Extracted data entries:
----

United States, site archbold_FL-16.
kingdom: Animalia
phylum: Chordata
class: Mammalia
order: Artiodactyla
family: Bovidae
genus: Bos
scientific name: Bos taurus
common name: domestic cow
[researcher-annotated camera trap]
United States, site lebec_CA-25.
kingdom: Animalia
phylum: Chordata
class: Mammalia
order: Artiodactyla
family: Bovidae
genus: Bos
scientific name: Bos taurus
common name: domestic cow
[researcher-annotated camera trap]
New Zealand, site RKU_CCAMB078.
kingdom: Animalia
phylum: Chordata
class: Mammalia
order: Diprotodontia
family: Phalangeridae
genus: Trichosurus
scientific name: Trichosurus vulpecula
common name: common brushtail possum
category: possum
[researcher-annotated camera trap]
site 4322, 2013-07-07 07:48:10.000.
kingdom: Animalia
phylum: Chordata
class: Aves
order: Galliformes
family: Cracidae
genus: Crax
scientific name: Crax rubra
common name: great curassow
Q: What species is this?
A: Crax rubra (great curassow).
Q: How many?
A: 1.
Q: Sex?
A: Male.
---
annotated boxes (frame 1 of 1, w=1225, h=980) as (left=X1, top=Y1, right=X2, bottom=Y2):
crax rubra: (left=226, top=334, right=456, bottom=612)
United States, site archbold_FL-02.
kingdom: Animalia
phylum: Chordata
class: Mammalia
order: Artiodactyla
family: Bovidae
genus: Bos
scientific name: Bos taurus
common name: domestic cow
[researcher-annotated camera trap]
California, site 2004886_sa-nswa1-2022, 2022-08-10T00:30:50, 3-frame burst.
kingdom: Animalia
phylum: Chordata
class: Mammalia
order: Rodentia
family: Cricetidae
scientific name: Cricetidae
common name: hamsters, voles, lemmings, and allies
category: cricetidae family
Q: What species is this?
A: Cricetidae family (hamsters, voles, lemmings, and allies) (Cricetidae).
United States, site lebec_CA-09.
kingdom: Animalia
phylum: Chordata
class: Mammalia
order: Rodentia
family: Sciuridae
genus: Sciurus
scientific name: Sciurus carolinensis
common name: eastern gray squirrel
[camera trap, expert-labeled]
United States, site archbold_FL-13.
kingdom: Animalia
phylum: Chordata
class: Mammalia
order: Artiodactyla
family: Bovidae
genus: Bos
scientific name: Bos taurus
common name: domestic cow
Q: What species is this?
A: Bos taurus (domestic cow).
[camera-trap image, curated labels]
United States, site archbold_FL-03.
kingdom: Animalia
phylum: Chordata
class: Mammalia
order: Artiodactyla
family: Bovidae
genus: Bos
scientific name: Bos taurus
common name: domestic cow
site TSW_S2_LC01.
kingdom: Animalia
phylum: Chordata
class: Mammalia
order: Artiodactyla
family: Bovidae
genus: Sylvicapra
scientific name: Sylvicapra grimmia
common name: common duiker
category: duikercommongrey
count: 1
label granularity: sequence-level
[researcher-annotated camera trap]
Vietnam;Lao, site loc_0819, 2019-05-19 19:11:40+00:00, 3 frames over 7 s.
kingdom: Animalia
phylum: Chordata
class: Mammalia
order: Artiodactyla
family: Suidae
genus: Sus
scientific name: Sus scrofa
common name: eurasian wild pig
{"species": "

----

- _TASK DETAILS_
Scan the lines above for "scientific name: Sciurus carolinensis" and for "common name: common duiker". Repeat exactly the line holding each of them and every line in between.

- _RESPONSE AREA_
scientific name: Sciurus carolinensis
common name: eastern gray squirrel
[camera trap, expert-labeled]
United States, site archbold_FL-13.
kingdom: Animalia
phylum: Chordata
class: Mammalia
order: Artiodactyla
family: Bovidae
genus: Bos
scientific name: Bos taurus
common name: domestic cow
Q: What species is this?
A: Bos taurus (domestic cow).
[camera-trap image, curated labels]
United States, site archbold_FL-03.
kingdom: Animalia
phylum: Chordata
class: Mammalia
order: Artiodactyla
family: Bovidae
genus: Bos
scientific name: Bos taurus
common name: domestic cow
site TSW_S2_LC01.
kingdom: Animalia
phylum: Chordata
class: Mammalia
order: Artiodactyla
family: Bovidae
genus: Sylvicapra
scientific name: Sylvicapra grimmia
common name: common duiker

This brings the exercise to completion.